* _Information shown_:
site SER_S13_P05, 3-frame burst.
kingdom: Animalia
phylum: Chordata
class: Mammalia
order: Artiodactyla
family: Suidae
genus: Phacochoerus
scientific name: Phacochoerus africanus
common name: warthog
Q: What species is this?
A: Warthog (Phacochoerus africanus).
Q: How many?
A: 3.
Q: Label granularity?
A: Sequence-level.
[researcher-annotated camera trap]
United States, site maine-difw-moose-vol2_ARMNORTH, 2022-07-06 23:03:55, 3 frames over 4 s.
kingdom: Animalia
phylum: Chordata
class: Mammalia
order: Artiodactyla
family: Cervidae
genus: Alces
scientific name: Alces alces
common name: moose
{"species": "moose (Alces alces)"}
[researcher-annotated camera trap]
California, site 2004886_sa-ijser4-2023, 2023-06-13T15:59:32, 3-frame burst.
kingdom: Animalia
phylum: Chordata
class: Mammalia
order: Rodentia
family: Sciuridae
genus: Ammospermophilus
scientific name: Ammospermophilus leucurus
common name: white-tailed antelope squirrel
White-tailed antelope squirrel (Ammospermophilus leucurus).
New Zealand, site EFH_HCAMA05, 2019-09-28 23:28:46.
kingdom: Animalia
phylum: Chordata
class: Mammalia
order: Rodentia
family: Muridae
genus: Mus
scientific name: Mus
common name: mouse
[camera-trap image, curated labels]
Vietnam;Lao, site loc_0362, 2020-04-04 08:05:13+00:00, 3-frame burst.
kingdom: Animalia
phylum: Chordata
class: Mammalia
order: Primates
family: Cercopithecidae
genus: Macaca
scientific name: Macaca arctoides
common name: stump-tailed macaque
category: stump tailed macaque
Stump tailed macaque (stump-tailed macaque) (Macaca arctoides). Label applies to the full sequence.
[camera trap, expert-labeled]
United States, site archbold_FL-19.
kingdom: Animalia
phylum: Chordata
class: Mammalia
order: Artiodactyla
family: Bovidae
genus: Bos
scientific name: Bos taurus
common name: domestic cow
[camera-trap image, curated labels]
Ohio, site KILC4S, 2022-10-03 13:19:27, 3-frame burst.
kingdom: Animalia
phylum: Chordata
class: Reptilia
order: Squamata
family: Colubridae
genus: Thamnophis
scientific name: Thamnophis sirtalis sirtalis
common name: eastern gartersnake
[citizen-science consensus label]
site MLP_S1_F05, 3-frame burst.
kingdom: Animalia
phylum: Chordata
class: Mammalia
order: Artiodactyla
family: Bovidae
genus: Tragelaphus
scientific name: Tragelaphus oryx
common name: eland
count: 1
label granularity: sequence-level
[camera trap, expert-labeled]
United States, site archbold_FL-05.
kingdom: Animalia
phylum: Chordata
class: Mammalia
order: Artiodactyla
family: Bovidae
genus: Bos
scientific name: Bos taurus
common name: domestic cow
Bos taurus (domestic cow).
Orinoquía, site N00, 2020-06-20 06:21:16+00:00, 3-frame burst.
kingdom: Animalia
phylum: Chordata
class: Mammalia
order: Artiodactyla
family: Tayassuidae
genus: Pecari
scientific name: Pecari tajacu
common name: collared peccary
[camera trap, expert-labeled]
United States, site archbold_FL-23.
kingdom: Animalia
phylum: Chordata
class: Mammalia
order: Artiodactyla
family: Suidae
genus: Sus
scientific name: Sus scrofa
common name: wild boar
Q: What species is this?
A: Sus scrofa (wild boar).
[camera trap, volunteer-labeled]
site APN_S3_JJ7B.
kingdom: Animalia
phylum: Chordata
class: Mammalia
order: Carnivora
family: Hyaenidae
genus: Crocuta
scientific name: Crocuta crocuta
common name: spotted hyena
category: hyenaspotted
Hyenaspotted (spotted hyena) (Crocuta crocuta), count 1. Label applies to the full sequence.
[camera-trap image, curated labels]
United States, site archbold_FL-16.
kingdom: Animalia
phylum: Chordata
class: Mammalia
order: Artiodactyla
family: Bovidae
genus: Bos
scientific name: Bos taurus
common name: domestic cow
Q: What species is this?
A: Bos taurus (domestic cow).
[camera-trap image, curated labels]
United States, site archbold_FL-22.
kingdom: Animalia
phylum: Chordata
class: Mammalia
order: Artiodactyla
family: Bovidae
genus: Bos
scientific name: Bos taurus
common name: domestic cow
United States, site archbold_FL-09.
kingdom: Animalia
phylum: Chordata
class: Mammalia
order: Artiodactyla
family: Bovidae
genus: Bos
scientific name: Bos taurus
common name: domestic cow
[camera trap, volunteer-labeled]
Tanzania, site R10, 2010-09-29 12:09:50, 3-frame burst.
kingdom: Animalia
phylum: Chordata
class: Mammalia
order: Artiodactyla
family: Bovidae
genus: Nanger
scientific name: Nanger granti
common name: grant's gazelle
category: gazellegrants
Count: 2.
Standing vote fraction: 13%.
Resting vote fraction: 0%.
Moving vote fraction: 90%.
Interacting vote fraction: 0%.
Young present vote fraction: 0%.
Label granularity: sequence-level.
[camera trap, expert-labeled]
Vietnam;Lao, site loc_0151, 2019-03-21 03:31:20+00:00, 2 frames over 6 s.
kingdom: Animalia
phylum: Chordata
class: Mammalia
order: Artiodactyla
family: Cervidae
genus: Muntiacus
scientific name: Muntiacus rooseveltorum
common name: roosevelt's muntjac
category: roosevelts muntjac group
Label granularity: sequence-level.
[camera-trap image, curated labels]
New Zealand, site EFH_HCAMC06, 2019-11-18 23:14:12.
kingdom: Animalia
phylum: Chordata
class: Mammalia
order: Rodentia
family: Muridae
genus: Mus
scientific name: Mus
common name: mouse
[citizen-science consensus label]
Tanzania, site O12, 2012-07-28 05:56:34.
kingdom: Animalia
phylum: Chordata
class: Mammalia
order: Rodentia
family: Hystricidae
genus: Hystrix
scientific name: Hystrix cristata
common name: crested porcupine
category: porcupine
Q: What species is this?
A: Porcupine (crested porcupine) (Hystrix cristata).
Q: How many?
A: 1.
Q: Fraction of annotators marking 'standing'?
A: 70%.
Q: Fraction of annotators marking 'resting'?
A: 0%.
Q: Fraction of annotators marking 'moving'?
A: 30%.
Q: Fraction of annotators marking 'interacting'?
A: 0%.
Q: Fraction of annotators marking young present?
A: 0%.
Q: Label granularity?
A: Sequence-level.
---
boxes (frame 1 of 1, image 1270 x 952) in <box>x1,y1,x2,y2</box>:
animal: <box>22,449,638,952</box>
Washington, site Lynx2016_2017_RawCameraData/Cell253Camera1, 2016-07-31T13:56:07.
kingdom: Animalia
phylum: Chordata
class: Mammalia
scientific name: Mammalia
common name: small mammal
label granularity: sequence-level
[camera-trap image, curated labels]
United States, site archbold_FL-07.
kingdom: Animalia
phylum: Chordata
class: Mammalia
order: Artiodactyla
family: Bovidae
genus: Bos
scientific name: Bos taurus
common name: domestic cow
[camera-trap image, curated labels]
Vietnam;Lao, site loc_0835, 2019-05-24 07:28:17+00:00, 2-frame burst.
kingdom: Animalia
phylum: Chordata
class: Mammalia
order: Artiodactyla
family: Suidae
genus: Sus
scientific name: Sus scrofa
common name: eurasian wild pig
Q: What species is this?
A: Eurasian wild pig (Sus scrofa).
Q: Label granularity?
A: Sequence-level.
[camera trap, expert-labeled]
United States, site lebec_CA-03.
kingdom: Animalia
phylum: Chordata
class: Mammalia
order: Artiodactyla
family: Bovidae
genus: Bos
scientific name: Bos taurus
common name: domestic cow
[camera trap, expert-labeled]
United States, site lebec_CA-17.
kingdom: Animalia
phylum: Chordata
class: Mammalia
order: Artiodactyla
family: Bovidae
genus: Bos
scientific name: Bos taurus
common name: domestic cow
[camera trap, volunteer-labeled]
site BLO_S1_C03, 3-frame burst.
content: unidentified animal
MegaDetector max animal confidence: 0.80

* _What you are asked to do_: Each line from the one containing "site BLO_S1_C03, 3-frame burst." through the last line of the entries above is to be returned exactly, and no others.

* _Answer section_:
site BLO_S1_C03, 3-frame burst.
content: unidentified animal
MegaDetector max animal confidence: 0.80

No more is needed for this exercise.